Lesen heißt auch verstehen

Diese Fähigkeiten gehen weit über das reine Handwerk des Lesens hinaus. Leider gibt es immer noch genug Schulabgänger, die als sogenannte funktionale Analphabeten ins Leben starten. Es werden sogar wieder mehr, was für mich unverständlich und sehr bedrohlich erscheint. Sie können zwar alle Buchstaben und können auch einfache Wörter und Texte lesen, der Sinnzusammenhang des Gelesenen erschließt sich ihnen jedoch nicht. Für den Leseanfänger ist das noch ein normaler Entwicklungsschritt, für den Schulabgänger jedoch eine Katastrophe. Manche Kinder brauchen wirklich lange, bis sie herausfinden, dass Lesen richtig Spaß machen kann. Die mühsame Zeit des langsamen Lesens, das stolpernde Entschlüsseln von längeren Wörtern und das Erfassen des Sinnes hinter den Buchstaben kann dauern.

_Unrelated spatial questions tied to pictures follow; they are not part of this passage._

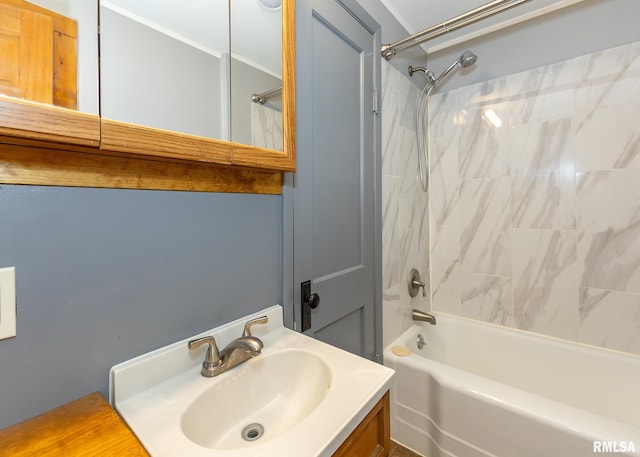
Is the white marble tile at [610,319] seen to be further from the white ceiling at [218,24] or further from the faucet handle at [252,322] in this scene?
the white ceiling at [218,24]

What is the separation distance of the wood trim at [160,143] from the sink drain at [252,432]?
686 millimetres

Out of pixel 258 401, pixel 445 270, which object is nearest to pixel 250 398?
pixel 258 401

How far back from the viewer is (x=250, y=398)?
767mm

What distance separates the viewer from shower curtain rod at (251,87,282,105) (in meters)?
0.89

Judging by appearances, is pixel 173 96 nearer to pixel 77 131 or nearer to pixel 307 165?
pixel 77 131

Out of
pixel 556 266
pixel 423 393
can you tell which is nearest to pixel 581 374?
pixel 556 266

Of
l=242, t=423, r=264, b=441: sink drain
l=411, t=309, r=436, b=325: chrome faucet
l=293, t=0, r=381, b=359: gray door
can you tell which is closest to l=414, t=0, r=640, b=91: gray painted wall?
l=293, t=0, r=381, b=359: gray door

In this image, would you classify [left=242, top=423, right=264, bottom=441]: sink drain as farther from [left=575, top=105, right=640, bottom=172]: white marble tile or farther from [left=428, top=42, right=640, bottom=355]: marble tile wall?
[left=575, top=105, right=640, bottom=172]: white marble tile

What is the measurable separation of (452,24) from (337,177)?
97cm

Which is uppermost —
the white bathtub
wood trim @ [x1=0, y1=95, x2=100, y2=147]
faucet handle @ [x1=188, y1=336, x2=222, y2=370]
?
wood trim @ [x1=0, y1=95, x2=100, y2=147]

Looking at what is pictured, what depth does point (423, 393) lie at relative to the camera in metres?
1.36

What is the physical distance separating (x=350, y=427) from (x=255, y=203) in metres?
0.65

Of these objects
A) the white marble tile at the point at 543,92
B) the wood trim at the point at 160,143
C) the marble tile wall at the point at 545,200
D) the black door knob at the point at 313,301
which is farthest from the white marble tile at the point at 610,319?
the wood trim at the point at 160,143

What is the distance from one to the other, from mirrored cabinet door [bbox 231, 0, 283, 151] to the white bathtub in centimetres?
127
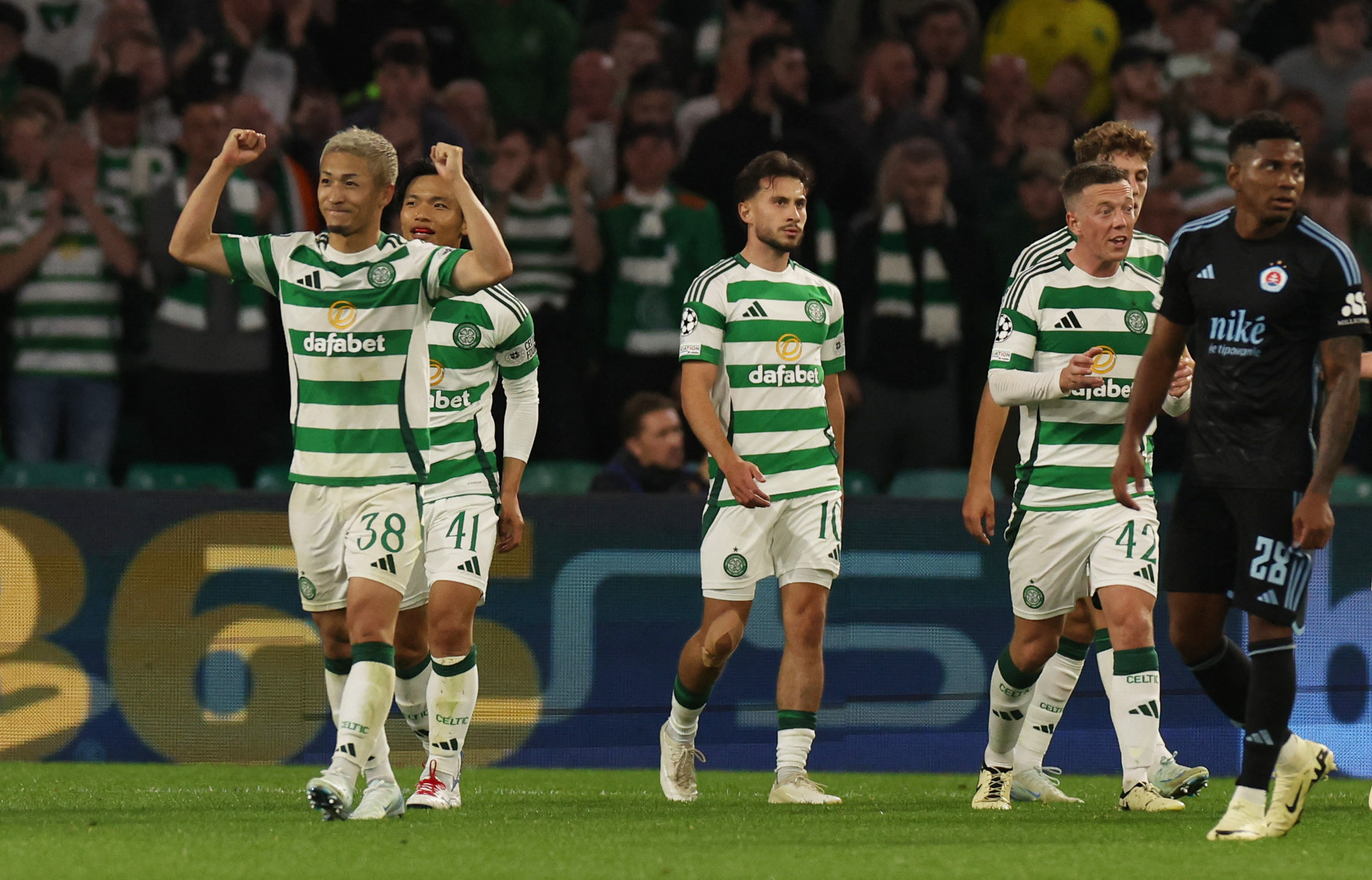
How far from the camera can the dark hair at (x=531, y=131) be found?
11.1 meters

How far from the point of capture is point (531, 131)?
11.1 meters

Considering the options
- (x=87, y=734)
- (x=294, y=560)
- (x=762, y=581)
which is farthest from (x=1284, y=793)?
(x=87, y=734)

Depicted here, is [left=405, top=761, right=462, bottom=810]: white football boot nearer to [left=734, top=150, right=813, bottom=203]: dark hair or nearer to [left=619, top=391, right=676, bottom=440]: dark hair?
[left=734, top=150, right=813, bottom=203]: dark hair

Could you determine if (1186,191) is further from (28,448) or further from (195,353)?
(28,448)

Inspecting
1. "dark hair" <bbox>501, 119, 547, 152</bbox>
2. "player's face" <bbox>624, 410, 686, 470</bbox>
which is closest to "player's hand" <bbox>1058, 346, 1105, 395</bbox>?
"player's face" <bbox>624, 410, 686, 470</bbox>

Nur gut, wenn du deinem Kind dann geduldig und kreativ dabei hilfst, ein sicher Lesender zu werden. Deine Unterstützung und Vorbildfunktion sind beim Lesen gar nicht stark genug zu betonen.

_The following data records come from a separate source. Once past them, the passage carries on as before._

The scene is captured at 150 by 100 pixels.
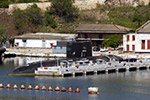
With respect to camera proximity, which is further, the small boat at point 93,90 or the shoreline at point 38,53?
the shoreline at point 38,53

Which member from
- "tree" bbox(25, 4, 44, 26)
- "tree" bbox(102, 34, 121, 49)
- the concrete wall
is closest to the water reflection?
the concrete wall

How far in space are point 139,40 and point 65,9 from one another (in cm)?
3894

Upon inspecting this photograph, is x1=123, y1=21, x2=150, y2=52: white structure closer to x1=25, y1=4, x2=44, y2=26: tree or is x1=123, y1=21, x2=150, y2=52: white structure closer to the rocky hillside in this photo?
x1=25, y1=4, x2=44, y2=26: tree

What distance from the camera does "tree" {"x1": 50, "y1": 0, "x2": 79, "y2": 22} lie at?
137625 mm

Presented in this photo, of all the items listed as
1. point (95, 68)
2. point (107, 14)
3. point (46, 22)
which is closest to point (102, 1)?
point (107, 14)

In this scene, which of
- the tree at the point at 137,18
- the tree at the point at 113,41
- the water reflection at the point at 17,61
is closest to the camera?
the water reflection at the point at 17,61

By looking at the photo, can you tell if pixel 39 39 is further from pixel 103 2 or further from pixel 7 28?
pixel 103 2

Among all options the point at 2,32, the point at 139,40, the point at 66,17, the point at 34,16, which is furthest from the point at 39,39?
the point at 66,17

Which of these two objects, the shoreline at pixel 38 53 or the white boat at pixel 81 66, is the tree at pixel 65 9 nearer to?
the shoreline at pixel 38 53

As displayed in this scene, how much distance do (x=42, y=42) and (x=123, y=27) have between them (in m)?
16.7

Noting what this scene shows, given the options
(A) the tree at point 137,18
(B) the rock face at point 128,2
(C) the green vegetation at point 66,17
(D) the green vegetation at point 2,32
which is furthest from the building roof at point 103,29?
(B) the rock face at point 128,2

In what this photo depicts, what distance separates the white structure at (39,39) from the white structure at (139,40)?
14.6 m

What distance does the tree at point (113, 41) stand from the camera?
358 feet

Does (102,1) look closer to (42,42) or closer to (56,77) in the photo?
(42,42)
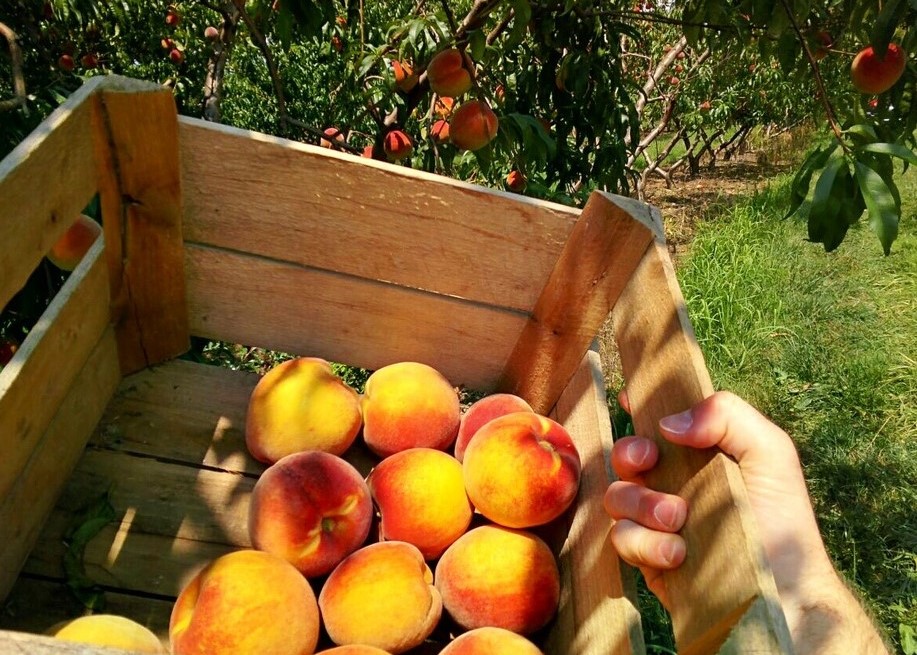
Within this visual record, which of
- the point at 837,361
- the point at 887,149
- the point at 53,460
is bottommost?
the point at 837,361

Leseschwäche frühzeitig erkennen

Nicht immer liegt es an der Motivation oder fehlenden Angeboten und Vorbildern. Manche Kinder haben auch einfach enorme Probleme mit dem Lesen. Je früher Kinder mit einer Leseschwäche entdeckt und gefördert werden, desto schneller können sie ihre Schwierigkeiten überwinden. Dabei sind Motivation, Ermutigung, Geduld und ein individuelles, gezieltes Training die zentralen Faktoren, die zum Erfolg führen. Eine Leseschwäche schon in der ersten Klasse zu erkennen, ist nicht einfach, aber auch nicht unmöglich. Es gilt dabei zu unterscheiden, ob ein Kind sich dem Lesen aus Desinteresse oder Unvermögen verschließt. In beiden Fällen bleibt das Kind beim Lesenlernen in seinem Tempo weit hinter den anderen Kindern zurück und zeigt ein Vermeidungsverhalten, das zunimmt. Lesen macht ihm einfach keinen Spaß! Dann solltest du dich nicht scheuen, Fachleute hinzuzuziehen.

Übe täglich 10 Minuten mit deinem Kind

In meiner lerntherapeutischen Praxis habe ich noch nie erlebt, dass ein Kind nicht lesen gelernt hätte. Vorausgesetzt, es hat wirklich fast täglich ein wenig geübt. Das ist natürlich eine große Herausforderung für die Eltern, die dieses konsequente Üben in der Grundschule unterstützen müssen. Doch der Einsatz lohnt sich! Wenn leseschwache Kinder mit Büchern aufwachsen und Eltern haben, die ihnen die Welt der Buchstaben und Wörter eröffnen, wird die Leseschwäche überwunden.